Das fünfte Private Parts & Pieces-Album (Twelve) wurde dagegen ganz neu geschrieben. Es war eine neue Idee und dadurch auch einfacher für mich. Ich meine, es war nur eine Gitarre und ein Konzept, und aus diesen Gründen schaffte ich es auch das Album relativ schnell zu realisieren.
Bei Invisible Men trat man an mich heran und meinte: „Du mußt versuchen eine LP zu machen, die Dir hilft auch Deine anderen Werke zu verkaufen!“ So befand ich mich in der Situation, daß ich Lieder zu schreiben hatte, die mehr dem durchschnittlichen Geschmack entsprachen. Über einige dieser Songs bin ich allerdings, im Nachhinein betrachtet, nicht sehr glücklich. Das meiste Material auf diesem Album hatte ich ganz neu geschrieben. Ähnliches galt übrigens auch für 1984, das allerdings in eine mehr experimentelle, konzeptorientierte Richtung ging.
Das aktuelle Private Parts & Pieces-Album New England bricht aus vielen Gründen einige Schranken. Denn zum ersten Mal bat mich die Plattenfirma darum, eine Private Parts & Pieces-LP zu machen. Ich hatte zum ersten mal die Gelegenheit mich hinzusetzen und viel neues Material zu schreiben. Das ganze Projekt wurde also nicht nur unter dem Vorsatz gestartet, ein Instrument oder eine Idee zu verwirklichen, sondern ermöglichte es, meine verschiedenen musikalischen Vorstellungen auch wirklich zu realisieren.
Reicht euch diese Antwort? Relativ kurz, oder? Okay, ich hätte ja auch ganz einfach „Ja“ sagen können! [lacht]

it: Wo siehst du die Unterschiede zwischen deinen normalen Alben und den Werken aus der Private Parts & Pieces-Serie?

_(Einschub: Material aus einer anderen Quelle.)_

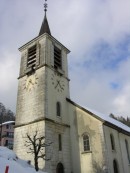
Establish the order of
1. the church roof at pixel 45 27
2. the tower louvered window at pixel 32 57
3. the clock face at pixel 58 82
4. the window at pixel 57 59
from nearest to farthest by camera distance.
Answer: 1. the clock face at pixel 58 82
2. the tower louvered window at pixel 32 57
3. the window at pixel 57 59
4. the church roof at pixel 45 27

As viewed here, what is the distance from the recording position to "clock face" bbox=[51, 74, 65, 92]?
2619cm

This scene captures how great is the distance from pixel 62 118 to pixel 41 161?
587cm

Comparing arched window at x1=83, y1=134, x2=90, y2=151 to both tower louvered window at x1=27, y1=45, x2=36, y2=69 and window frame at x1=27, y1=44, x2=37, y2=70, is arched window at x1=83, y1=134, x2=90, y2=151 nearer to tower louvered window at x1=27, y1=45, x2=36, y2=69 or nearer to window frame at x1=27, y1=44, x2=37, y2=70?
window frame at x1=27, y1=44, x2=37, y2=70

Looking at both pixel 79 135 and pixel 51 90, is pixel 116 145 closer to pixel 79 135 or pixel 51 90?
pixel 79 135

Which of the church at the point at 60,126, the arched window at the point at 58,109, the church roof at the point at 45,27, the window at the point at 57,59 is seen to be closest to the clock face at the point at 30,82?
the church at the point at 60,126

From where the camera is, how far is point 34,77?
86.5ft

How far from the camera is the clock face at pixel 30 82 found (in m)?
26.0

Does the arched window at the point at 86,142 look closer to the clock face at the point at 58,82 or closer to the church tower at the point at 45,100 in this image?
the church tower at the point at 45,100

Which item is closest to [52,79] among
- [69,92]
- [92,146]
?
[69,92]

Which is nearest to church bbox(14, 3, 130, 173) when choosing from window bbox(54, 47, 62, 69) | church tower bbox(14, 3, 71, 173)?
church tower bbox(14, 3, 71, 173)

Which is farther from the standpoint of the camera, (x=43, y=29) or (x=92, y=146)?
(x=43, y=29)

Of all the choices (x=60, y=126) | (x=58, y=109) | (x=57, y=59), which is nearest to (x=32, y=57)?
(x=57, y=59)

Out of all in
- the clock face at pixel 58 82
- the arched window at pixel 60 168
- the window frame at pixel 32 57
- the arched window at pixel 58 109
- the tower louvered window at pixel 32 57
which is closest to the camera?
the arched window at pixel 60 168

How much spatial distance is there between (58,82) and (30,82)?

Ant: Das ist einfach zu erklären. Ende der Siebziger Jahre, als ich Alben aufzunehmen hatte, die mehr in die kommerzielle, von Pop-Songs geprägte Richtung ging, gab es praktisch nur einen Musikstil. Ich wollte aber auch unbedingt die akustischen Lieder veröffentlichen. Deshalb versuchte ich Tony Smith, der zu der Zeit auch Genensis‘ Manager war, zu überreden, das erste Private Parts & Pieces-Album zu ermöglichen. Auf diesem Werk sollte neben rein akustischem aber auch nicht akustisches Material erscheinen. Es gab da andere Leute wie Brian Eno, die solche Art von Musik machten. Aber die Verantwortlichen von diesem Record-Label, auf dem er seine Songs veröffentlichte, waren an meiner Musik nicht interessiert. Das Ganze endete damit, daß wir Private Parts & Pieces I zusammen mit den ersten 5000 Kopien des Sides-Albums auf den Markt brachten. Ich meine, in einer heilen Welt wäre es wohl so, daß man die Private Parts & Pieces-Serie von den anderen Alben gänzlich trennen müßte. Durch die Entwicklung der Musikszene, in der Punk, Disco und die Singles immer wichtiger wurden, aber dadurch auch alles wie ein einziges Lied klang, war es ganz einfach notwendig beide Sachen zu machen. Die Private Parts & Pieces-Alben haben nie irgendwelche finanziellen Unterstützungen erhalten, trotzdem war ich sehr froh die Möglichkeit zu bekommen, diese Art von Musik zu veröffentlichen.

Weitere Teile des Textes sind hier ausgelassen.